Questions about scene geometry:

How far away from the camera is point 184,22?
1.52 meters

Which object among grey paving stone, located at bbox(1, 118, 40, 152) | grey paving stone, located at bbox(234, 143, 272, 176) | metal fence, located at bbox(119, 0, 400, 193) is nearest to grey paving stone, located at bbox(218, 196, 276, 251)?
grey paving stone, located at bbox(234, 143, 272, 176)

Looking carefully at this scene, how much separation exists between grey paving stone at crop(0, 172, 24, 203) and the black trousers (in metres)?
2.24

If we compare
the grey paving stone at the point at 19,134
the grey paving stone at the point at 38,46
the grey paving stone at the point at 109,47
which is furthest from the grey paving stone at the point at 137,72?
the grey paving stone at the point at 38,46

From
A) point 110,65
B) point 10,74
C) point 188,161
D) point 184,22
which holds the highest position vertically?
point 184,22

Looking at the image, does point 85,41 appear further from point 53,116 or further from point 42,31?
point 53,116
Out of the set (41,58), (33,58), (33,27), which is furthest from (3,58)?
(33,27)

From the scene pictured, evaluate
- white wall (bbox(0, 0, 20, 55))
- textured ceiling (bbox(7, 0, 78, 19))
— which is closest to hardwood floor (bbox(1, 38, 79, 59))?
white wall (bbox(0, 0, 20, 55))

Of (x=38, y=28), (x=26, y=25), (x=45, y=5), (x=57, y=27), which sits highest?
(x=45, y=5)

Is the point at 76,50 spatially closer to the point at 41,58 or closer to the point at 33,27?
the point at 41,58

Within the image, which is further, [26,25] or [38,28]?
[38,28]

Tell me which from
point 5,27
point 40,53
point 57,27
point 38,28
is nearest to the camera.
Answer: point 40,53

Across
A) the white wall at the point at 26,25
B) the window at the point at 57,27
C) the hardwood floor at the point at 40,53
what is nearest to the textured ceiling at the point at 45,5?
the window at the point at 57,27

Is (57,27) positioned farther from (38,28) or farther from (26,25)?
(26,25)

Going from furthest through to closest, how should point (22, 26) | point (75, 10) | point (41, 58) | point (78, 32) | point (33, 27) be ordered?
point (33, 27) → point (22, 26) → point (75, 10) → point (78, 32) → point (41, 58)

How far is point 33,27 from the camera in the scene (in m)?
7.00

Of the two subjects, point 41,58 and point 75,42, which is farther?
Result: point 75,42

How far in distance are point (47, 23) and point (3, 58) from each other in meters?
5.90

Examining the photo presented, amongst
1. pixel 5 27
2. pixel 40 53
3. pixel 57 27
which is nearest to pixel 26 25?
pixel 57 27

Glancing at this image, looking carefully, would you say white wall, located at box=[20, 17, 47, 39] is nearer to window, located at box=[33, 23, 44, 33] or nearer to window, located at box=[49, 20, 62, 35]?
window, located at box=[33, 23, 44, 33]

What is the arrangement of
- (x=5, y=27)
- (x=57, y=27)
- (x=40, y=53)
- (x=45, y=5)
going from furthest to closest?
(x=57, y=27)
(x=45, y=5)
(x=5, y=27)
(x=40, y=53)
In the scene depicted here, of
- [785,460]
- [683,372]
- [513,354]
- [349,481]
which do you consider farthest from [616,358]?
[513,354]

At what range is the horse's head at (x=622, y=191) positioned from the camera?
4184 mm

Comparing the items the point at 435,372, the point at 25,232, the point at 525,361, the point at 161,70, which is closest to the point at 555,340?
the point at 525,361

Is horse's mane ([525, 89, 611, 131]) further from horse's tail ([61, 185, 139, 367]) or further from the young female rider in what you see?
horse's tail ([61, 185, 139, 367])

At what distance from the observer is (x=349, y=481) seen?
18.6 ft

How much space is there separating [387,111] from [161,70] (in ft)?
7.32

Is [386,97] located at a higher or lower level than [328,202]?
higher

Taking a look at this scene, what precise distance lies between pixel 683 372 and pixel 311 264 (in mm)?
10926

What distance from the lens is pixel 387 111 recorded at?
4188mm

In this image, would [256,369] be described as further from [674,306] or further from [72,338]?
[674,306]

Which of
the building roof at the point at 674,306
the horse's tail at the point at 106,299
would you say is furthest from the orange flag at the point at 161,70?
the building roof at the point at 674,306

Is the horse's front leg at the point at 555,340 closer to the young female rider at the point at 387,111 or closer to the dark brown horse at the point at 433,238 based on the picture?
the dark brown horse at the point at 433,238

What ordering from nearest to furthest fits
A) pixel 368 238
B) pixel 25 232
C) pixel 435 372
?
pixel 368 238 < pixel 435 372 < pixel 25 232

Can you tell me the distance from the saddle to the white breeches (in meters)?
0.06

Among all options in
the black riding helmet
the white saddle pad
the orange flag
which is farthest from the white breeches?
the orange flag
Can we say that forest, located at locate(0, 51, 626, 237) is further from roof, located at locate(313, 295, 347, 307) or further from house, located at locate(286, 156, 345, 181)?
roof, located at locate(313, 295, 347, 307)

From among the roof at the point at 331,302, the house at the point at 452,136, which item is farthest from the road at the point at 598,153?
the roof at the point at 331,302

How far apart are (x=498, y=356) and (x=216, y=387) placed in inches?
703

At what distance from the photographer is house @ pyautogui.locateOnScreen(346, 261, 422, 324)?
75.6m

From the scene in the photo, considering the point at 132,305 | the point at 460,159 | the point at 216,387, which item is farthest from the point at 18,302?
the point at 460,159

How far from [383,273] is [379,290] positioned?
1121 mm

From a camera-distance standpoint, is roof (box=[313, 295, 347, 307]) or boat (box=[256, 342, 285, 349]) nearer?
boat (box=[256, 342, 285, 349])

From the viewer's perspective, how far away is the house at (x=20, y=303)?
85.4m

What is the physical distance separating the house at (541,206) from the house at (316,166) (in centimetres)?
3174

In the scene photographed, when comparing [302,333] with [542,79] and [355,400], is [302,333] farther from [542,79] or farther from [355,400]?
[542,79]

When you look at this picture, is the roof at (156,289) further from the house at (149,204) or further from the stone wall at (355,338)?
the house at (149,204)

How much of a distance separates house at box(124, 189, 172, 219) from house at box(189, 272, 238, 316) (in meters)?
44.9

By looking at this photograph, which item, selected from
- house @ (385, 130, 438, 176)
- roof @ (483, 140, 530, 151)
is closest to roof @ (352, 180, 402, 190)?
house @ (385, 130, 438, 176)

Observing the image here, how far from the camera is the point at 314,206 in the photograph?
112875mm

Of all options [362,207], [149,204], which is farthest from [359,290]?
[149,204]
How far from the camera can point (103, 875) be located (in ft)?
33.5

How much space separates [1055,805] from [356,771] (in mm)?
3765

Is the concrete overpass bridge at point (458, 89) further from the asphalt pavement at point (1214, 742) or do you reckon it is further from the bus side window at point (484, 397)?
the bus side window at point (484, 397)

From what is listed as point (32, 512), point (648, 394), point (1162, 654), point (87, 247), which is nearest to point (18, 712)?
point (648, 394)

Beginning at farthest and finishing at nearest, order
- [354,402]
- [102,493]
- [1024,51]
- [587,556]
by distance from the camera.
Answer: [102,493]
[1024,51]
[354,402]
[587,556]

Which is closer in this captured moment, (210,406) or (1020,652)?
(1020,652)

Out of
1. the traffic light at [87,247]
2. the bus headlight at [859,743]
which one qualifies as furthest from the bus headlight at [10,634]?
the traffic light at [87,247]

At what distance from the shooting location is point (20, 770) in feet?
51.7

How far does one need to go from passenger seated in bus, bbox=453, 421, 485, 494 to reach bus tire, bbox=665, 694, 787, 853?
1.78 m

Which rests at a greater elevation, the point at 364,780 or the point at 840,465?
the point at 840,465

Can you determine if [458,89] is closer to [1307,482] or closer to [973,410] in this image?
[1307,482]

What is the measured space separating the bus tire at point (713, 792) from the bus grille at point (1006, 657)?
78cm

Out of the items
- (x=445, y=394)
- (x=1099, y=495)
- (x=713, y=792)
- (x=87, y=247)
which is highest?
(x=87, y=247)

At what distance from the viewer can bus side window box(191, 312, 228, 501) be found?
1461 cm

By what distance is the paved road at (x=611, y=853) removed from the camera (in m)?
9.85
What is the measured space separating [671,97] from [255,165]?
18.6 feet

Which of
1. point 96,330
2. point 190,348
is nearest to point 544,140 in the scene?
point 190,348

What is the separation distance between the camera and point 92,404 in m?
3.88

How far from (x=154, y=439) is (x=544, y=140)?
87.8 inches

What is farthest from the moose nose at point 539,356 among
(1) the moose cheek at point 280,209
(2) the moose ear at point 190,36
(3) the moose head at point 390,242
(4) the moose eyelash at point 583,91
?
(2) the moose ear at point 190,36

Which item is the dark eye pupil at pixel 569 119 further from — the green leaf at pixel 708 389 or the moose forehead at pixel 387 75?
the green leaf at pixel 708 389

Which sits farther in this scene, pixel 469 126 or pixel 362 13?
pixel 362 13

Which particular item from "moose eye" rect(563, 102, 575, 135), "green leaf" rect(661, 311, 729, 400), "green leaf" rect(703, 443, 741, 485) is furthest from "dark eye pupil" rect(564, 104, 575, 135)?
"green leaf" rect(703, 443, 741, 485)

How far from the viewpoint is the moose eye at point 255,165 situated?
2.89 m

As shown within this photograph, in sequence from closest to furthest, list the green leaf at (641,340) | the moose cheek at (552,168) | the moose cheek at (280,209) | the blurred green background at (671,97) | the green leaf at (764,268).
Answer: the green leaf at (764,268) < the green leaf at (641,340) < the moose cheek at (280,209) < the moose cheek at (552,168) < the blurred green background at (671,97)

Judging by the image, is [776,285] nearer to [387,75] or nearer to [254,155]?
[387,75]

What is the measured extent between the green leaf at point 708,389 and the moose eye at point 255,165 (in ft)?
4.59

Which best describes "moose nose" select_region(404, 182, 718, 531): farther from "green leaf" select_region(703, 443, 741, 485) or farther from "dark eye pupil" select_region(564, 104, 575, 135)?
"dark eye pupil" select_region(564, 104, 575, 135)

Aim
Repeat everything in the records from the line containing "Is (57,27) positioned" down to the line containing "point (33, 27) →", both lines included.

Written solution
Is (57,27) positioned farther from (38,28) or farther from (26,25)?
(26,25)

Going from furthest through to closest, how should point (22, 26) | point (75, 10) | point (41, 58) | point (78, 32) | point (33, 27) be ordered?
point (33, 27) → point (22, 26) → point (75, 10) → point (78, 32) → point (41, 58)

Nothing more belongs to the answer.